Ballack unter den besten 23

Deutschlands Nationalmannschaftskapitän Michael Ballack vom FC Chelsea schaffte es nach seinem 14. Platz im Vorjahr zwar unter die besten 23 Spieler, fiel bei der Vorauswahl durch die Kommissionen des Weltverbandes FIFA aber durch das Sieb.

Als einziger deutscher Spieler hatte Lothar Matthäus in den Jahren 1990 und 1991 den Sprung zum Weltfußballer geschafft.

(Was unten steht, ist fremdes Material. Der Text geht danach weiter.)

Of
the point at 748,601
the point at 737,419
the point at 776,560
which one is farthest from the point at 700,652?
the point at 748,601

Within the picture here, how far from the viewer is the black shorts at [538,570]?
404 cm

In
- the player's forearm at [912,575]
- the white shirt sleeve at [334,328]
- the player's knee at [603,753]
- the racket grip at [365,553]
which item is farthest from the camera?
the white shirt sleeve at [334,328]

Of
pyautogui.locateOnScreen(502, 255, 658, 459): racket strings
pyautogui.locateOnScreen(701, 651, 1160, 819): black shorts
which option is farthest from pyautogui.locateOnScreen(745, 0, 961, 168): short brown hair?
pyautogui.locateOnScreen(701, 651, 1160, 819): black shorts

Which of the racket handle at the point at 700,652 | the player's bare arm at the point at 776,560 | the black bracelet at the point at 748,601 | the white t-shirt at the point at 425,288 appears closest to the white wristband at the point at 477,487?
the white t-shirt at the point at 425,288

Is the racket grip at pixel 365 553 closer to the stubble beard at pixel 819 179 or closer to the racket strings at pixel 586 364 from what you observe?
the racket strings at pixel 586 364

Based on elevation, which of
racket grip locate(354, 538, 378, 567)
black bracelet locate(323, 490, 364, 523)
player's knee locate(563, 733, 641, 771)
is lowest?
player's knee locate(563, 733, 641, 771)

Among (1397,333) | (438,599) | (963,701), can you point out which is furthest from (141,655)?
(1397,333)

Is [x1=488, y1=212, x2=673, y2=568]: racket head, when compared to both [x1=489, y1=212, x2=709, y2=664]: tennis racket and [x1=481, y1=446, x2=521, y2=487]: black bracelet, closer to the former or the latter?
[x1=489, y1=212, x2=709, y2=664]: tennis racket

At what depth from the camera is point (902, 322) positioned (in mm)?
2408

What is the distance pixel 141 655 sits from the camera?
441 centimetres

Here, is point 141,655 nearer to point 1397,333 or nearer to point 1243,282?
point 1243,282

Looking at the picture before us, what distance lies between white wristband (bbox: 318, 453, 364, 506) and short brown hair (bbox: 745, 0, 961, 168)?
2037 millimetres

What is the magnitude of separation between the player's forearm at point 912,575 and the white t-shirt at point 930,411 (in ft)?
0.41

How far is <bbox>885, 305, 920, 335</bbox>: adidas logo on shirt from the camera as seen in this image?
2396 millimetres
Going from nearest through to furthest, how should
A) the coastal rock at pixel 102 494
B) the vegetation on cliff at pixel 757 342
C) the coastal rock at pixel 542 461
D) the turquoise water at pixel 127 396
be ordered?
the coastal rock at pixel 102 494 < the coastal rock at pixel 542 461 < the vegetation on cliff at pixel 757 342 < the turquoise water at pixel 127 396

Dafür kann sich bei den Frauen diesmal Grings Hoffnung auf die Auszeichnung machen.

Grings mit Titel-Hoffnung

Die Angreiferin, die mit dem FCR Duisburg die Champions League und den DFB-Pokal gewann, hatte in Finnland auf dem Weg zum EM-Titel einen Torrekord aufgestellt.

"Dieses Jahr war das beste, das ich je hatte", sagte Grings, die die Phalanx der dreimal in Folge siegreichen Brasilianerin Marta durchbrechen will.

Nominiert sind zudem die dreimalige Titelträgerin und Grings-Sturmpartnerin Birgit Prinz, Martas Landsfrau Cristiane sowie die Engländerin Kelly Smith.